Bone marrow-derived hematopoietic stem cells (HSCs) have been shown to target sites of neovascularization in the retina. These HSCs have vasculo- and neurotrophic rescue in mouse models of retinal degeneration, and have enormous potential for clinical use as therapeutics for treating retinal degenerative diseases. However, the mechanism by which these cells exert their trophic activity remains unknown. Therefore, in an effort to characterize the activity of these cells, significant improvements need to be made in their extraction/identification. This research will develop a cell-based positive selection assay utilizing small molecules. We will accomplish this through three specific aims Specific Aim 1: Develop a high through-put screening assay to test for small molecules that preferentially bind to CD44HI-expressing cells. Using a pre-competitive cell based ELISA-like assay, we will screen a non-peptidic library for small molecules that bind efficiently to CD44HI-expressing cells. A colorimetric assay will be used to assay the small molecules ability to inhibit binding to bone marrow derived cells by an antibody to CD44.
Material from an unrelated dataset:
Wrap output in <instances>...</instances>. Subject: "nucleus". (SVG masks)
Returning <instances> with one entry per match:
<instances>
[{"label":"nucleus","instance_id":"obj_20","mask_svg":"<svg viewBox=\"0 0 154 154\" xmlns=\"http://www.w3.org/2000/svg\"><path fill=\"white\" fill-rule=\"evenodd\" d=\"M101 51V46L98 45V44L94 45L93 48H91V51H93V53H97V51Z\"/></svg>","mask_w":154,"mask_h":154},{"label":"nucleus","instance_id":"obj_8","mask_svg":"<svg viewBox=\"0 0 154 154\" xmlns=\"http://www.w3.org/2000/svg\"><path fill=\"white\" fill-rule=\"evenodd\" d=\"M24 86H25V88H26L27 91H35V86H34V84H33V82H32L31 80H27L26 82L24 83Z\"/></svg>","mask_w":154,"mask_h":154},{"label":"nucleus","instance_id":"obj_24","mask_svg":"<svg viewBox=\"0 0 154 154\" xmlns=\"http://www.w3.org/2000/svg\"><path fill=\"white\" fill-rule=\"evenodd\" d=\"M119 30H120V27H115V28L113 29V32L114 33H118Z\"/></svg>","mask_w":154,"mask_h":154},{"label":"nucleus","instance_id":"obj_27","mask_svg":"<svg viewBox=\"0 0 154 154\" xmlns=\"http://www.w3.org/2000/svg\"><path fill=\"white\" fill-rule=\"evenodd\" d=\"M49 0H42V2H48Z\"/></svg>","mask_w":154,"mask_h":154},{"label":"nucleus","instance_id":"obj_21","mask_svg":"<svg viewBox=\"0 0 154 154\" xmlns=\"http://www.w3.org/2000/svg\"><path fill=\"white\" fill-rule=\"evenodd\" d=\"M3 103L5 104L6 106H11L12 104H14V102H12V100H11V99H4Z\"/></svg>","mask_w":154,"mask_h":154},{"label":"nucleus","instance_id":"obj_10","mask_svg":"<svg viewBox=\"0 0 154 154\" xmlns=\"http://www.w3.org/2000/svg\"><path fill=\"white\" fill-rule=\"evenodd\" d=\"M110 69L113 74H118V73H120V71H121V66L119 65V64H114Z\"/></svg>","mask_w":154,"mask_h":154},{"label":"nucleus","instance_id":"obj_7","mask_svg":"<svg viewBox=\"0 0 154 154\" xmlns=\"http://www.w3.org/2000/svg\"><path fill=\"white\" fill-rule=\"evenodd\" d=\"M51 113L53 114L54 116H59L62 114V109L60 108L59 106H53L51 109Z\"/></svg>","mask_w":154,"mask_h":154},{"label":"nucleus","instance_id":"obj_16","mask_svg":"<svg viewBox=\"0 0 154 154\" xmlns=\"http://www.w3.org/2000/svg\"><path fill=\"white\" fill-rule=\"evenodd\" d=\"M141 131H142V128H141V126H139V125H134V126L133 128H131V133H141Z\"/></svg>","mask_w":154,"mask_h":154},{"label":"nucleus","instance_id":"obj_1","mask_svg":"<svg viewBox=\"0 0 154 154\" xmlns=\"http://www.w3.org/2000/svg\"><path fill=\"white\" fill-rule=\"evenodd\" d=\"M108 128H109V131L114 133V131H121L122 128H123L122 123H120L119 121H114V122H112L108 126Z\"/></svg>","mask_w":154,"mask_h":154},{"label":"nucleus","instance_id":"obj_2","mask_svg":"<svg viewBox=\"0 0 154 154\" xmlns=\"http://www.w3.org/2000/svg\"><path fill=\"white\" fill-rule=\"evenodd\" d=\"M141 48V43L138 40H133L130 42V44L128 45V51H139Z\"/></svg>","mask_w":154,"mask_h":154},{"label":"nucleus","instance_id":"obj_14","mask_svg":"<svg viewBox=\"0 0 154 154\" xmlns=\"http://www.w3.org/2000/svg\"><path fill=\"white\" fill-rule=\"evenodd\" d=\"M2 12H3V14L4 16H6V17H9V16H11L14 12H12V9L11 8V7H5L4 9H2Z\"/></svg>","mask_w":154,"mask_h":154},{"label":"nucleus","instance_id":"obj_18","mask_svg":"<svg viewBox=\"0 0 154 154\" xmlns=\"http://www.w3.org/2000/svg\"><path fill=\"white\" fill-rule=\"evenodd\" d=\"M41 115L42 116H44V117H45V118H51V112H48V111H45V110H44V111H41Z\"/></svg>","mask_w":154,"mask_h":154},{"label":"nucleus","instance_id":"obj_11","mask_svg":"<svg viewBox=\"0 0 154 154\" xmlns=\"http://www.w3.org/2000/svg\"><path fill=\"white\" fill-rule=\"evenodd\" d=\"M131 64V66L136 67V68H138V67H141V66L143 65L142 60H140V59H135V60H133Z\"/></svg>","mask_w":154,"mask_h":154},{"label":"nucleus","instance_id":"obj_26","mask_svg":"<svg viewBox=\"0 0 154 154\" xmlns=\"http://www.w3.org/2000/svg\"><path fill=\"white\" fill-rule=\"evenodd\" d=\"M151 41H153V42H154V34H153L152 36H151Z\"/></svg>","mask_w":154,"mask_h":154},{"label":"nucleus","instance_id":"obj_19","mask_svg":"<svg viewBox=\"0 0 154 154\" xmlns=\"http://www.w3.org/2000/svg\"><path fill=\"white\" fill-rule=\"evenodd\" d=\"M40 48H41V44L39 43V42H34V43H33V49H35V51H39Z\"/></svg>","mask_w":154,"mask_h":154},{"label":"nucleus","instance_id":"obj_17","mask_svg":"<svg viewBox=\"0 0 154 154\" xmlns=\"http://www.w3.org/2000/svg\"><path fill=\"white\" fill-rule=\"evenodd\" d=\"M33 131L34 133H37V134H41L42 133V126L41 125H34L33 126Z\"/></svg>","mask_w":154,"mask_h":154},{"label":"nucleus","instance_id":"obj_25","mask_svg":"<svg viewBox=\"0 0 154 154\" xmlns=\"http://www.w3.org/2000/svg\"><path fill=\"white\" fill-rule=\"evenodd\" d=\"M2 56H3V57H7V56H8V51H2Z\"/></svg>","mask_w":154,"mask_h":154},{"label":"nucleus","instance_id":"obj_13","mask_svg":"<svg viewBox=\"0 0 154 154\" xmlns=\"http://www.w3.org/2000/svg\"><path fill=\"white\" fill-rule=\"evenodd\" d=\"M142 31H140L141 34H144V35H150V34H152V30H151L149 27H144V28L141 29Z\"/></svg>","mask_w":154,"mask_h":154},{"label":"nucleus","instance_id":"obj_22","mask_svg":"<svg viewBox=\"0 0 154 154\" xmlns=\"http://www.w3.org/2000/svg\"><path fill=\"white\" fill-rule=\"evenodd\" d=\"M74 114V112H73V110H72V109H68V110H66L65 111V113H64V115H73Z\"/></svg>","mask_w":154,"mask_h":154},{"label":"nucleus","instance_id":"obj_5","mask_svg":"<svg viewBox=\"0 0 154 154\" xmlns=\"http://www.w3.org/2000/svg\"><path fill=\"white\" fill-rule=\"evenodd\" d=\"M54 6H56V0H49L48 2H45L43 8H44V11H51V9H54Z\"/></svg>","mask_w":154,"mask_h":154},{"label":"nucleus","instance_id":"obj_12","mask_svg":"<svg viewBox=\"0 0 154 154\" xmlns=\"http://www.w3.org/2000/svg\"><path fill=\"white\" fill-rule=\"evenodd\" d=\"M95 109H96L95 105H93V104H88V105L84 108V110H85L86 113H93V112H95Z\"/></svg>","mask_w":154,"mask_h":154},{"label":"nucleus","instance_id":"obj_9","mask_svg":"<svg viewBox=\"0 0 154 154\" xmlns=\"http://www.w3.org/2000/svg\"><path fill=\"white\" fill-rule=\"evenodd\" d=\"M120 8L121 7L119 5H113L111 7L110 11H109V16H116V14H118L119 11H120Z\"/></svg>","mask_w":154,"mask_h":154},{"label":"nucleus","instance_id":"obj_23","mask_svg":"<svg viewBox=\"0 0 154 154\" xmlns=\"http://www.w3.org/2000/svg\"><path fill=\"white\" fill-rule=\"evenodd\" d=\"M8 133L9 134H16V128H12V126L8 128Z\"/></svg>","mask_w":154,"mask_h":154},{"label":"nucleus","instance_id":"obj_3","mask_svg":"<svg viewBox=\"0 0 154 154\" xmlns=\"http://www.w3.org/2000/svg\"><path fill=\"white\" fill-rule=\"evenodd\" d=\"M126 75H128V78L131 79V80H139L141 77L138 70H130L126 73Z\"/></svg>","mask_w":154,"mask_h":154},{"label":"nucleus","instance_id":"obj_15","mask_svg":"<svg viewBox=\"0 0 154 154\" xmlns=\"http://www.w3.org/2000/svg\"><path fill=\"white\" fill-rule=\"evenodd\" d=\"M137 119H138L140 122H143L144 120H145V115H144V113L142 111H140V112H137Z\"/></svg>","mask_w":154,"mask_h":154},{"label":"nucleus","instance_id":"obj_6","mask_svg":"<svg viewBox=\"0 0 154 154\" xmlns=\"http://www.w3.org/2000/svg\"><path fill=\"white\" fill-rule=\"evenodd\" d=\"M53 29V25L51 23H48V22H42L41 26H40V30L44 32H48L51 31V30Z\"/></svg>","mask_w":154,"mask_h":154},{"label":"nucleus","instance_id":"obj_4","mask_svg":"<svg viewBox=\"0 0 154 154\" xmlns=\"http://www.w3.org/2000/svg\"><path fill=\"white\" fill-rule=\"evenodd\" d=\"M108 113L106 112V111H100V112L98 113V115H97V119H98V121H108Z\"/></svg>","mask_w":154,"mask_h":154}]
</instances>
Specific Aim 2 : Optimize the binding efficiency of the small molecule through chemical modifications. Enlisting the solution phase methodology used for the library synthesis, secondary libraries will be prepared based on systematic modifications of the validated leads identified in the high through-put assay and optimized for binding affinity inhibiting antibody binding with CD44Hi-expressing cells.
Specific Aim 3 : Utilize identified small molecules to positively sort out CD44Hi-expressing cells and assess trophic/ biological activity of these cells in animal models of retinal neuronal/vascular degeneration. By incubating whole bone marrow with the identified small molecule(s) and then sorting for cells bound to the small molecule, we can analyze these cells to see if they are CD44Hi-expressing and/or possess trophic activity. This will be accomplished by injecting this subpopulation of cells intravitreally into mice with retinal degeneration and observing rescue of vascular and neuronal degeneration as previously described. In retinal diseases such as diabetic retinopathy, and age-related macular degeneration, the leading causes of vision loss in adults, abnormal blood vessel growth occurs. This research will contribute to the development of therapeutic drugs aimed at treating retinal diseases caused by blood vessel malformation that can result in blindness.